The RAF fighter boys boo and shout, somewhat jealous of the free-spending Yanks, but they are all in it together. There are no bare-knuckle fistfights tonight, but there have been a few before. Tomorrow they will launch ramrods over the Channel. They save their anger for the Germans. Tomorrow night, next week, next month, some who were in the bar tonight would not return, their smoky writing on the ceiling the only witness that they had been this way.
By the end of the war, the ceiling of the Eagle Pub would be covered deep in this graffiti of nights and years of heartbreak and sodden release—sooted in place by candles, burnt corks or Zippos, written in the hazy smoke of memory. The tradition of writing on the ceiling of The Eagle’s was started in 1940 by an English airman by the name of P.E. Turner, who wrote his name there. Following his lead, flyers and infantrymen would inscribe their units, groups, aircraft nicknames and airfield names for nearly ten years.
Back in the early 1980s, the meaning of the writings on the ceiling had long since drifted away as did the airmen—back to their homes. The strange numerals and letters looked to most like meaningless graffiti from another time. A former RAF technician named James Chainey decided to research the numbers and names and record them for posterity. Today, a list of all the names and numbers and their meanings is written and hung on the wall, so that visitors can come to understand.
This past week with my beloved Susan, I drank a Green King Ale and bellied up to a hearty plate of Bangers and Mash, sitting at the window of the RAF Bar of the Eagle. Next to us a young Canadian student was trying to impress a blonde from Australia, and tourists chattered loudly.

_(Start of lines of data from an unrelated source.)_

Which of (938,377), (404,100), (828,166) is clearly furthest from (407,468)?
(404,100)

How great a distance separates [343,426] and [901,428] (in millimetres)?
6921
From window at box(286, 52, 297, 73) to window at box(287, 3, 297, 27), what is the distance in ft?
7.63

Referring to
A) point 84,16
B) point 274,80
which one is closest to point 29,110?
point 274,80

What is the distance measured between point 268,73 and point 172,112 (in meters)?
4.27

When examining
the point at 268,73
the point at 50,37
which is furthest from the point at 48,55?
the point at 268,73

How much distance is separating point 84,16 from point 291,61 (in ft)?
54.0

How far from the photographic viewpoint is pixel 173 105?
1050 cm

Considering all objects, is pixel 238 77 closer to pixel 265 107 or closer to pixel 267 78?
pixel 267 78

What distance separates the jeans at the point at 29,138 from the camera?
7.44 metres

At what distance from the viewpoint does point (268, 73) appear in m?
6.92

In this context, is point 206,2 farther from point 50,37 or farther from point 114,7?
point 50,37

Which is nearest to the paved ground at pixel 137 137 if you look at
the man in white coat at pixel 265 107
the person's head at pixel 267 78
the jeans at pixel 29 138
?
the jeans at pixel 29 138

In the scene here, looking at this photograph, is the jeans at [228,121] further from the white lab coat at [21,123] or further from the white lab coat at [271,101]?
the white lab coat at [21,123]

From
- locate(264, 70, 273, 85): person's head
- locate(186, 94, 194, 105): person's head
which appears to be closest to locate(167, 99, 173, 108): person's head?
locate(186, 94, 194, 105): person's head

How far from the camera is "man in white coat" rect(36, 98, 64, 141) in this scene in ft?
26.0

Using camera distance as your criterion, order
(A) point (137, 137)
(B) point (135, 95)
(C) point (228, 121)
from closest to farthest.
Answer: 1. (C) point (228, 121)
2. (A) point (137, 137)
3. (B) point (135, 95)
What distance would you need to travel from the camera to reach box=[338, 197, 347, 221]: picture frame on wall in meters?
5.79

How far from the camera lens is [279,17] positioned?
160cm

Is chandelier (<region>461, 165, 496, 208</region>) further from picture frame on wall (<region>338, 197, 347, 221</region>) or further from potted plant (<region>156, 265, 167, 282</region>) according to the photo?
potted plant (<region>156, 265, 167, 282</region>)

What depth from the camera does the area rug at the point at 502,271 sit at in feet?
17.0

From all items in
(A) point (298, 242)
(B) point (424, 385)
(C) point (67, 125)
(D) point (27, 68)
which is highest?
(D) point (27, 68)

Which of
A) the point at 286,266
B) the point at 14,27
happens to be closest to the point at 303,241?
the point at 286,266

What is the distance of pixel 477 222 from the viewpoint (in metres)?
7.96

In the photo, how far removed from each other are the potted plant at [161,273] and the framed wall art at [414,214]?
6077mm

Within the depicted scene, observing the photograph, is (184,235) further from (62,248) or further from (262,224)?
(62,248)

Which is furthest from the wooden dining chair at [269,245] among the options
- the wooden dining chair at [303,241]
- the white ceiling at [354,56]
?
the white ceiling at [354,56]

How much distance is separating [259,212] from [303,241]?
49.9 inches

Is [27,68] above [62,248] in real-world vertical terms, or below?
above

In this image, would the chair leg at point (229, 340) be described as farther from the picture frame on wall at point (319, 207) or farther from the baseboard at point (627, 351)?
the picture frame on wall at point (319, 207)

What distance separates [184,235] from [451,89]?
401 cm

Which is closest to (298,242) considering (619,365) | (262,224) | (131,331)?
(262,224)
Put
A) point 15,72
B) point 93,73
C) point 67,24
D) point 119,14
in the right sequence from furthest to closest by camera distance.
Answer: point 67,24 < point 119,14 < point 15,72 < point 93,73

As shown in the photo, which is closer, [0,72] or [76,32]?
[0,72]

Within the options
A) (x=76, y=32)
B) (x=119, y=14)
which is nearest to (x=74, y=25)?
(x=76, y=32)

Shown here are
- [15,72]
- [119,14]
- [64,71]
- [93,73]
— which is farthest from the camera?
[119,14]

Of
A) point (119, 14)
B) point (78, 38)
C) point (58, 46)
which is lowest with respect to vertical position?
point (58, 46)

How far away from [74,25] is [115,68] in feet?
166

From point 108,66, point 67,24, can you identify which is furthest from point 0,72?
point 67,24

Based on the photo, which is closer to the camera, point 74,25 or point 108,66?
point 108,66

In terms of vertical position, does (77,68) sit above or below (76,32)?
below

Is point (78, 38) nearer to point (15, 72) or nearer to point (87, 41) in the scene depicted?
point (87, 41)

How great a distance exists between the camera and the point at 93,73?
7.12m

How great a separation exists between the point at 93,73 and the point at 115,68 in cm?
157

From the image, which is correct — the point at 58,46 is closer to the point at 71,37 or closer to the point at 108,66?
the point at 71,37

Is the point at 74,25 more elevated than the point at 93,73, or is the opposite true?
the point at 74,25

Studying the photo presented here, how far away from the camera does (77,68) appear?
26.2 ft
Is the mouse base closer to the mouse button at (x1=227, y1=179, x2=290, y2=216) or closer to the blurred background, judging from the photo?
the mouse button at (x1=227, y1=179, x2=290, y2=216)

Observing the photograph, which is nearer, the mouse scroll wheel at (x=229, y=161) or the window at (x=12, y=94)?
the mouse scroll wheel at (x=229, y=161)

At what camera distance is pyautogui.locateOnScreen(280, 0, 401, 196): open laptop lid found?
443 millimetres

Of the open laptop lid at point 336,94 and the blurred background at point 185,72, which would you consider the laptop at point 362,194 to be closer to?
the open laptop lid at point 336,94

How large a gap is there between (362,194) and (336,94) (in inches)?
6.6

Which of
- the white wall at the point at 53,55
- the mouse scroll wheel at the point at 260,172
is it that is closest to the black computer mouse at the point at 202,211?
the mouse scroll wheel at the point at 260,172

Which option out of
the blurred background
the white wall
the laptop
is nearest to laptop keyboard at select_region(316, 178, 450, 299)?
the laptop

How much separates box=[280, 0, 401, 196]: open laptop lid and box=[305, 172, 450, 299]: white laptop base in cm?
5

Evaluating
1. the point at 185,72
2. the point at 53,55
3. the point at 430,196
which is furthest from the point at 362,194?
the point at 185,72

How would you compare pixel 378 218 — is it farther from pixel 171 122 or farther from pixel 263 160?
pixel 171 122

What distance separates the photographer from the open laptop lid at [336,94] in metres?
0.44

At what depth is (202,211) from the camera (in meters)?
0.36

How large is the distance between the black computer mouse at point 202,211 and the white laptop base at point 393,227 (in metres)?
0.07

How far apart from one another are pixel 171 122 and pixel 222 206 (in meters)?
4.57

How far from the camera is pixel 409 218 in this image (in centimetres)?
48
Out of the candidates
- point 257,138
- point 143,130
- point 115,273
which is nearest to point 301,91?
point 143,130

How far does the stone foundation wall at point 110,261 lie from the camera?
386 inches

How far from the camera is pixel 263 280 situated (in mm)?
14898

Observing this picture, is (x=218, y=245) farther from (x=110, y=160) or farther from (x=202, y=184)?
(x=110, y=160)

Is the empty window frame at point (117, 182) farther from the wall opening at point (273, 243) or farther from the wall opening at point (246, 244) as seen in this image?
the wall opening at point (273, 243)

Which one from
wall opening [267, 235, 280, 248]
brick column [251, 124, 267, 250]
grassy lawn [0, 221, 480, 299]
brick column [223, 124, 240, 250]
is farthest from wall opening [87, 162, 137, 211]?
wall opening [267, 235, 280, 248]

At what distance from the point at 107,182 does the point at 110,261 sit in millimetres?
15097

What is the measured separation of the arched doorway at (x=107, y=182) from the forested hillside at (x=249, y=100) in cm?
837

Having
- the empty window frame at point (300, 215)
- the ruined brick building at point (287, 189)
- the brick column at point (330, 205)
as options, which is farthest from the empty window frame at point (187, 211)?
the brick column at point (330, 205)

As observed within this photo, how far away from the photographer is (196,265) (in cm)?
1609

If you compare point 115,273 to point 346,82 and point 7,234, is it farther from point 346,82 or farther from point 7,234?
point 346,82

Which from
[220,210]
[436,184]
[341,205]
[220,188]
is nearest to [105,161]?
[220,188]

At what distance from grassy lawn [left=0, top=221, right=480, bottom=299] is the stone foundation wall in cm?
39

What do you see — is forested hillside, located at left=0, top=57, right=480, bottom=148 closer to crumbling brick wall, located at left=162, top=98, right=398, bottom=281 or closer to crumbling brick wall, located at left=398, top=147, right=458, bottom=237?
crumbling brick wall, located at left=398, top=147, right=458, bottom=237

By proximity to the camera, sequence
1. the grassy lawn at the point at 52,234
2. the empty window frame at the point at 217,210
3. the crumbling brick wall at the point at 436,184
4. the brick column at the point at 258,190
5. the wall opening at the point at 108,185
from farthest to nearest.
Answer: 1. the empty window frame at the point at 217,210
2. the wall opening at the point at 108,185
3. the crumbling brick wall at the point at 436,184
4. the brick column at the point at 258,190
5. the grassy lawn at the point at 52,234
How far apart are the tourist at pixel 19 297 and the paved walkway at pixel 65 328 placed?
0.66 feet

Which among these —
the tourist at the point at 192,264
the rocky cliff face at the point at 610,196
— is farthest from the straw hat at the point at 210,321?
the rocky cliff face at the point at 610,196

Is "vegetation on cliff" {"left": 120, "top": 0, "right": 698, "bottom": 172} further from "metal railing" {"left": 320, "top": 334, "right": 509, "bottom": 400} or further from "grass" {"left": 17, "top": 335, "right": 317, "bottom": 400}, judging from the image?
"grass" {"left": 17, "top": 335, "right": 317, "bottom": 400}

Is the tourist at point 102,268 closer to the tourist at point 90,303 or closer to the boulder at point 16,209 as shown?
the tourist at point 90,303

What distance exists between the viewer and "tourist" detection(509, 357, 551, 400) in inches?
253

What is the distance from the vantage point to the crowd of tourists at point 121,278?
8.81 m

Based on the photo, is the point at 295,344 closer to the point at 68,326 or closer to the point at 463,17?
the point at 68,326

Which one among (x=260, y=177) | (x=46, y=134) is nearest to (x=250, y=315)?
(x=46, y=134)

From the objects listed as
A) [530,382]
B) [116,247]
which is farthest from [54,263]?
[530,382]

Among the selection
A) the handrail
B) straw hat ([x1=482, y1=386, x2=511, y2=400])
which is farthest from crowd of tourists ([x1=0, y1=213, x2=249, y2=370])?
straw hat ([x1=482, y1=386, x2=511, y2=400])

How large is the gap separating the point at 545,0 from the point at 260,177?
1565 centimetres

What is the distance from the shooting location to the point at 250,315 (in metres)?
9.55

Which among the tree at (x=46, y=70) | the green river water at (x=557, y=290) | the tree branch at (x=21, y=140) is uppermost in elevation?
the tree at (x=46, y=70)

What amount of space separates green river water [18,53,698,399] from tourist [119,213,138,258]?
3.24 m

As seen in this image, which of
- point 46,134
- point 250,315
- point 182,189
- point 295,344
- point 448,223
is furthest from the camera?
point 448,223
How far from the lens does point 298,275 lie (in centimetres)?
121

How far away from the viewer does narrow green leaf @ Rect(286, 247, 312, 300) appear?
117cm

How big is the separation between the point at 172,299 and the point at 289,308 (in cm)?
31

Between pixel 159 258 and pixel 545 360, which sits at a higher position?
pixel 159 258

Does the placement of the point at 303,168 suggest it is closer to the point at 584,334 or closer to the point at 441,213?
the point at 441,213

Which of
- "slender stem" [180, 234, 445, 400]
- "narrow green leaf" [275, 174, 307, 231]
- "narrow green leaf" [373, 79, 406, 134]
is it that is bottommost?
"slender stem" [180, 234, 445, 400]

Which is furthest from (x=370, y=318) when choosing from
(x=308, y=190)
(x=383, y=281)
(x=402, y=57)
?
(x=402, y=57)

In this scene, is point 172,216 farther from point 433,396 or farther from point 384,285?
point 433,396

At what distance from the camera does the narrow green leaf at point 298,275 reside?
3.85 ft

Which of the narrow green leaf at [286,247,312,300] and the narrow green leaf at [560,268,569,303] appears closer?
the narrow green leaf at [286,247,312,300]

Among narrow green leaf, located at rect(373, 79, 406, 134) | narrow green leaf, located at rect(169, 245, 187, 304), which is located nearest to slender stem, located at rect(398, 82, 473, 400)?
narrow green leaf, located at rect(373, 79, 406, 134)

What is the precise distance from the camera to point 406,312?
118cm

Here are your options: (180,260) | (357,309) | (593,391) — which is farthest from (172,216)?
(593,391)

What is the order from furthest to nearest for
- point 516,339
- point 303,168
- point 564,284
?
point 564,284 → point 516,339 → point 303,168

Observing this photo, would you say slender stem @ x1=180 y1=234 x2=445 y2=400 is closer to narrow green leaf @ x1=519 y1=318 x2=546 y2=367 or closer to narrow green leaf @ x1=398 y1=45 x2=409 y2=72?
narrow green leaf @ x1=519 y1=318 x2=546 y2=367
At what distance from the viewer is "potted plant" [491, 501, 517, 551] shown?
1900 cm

I could not take my eyes off that ceiling, nor could I stop myself from sensing the ghosts, hearing the voices. Here I was where they had been, where they had left their marks. I knew that they were written here as a form of piss-posting, marking territory, elbowing for identity. Little did they know, nor probably care, that these marks would remain for nearly 70 years and perhaps for centuries. In Canada, they would have been removed for a remodeling, and the Eagle Pub would have become a soulless club—with a name like “e” (lower case intended) or “Live”. But in England, where just 70 years before, the skies above had filled with the thunder of a thousand-plane raid, where thousands of young men were sacrificed at the altar of freedom, the memory of those boys would never have been consigned to the landfill.
Should you ever find yourself in Cambridgeshire, Suffolk, Norfolk or England for that matter, you must quaff an ale at The Eagle. Take the time to read the names and numbers, to hear the voices. For they are the voices of our fathers and our grandfathers. Some are the voices of young men who never lived long enough to be either.
As I left The Eagle, I looked down the lane to the RAF Bar, imagined pilots and navigators and gunners smoking outside, chatting up the “birds”. Out on Bene’t Street, I imagined I saw those boys in blue, backs to me, walking away, singing, arm in arm... fading into the darkness of a blacked-out night. The stone walls of the narrow streets resounding with their song. I could almost hear the echoing refrains of that wartime favourite of servicemen:
“Don’t sit under the apple tree with anyone else but me
Anyone else but me, anyone else but me, no, no, no
Don’t sit under the apple tree with anyone else but me
’Til I come marchin’ home”
Sadly, many of them did not come marching home.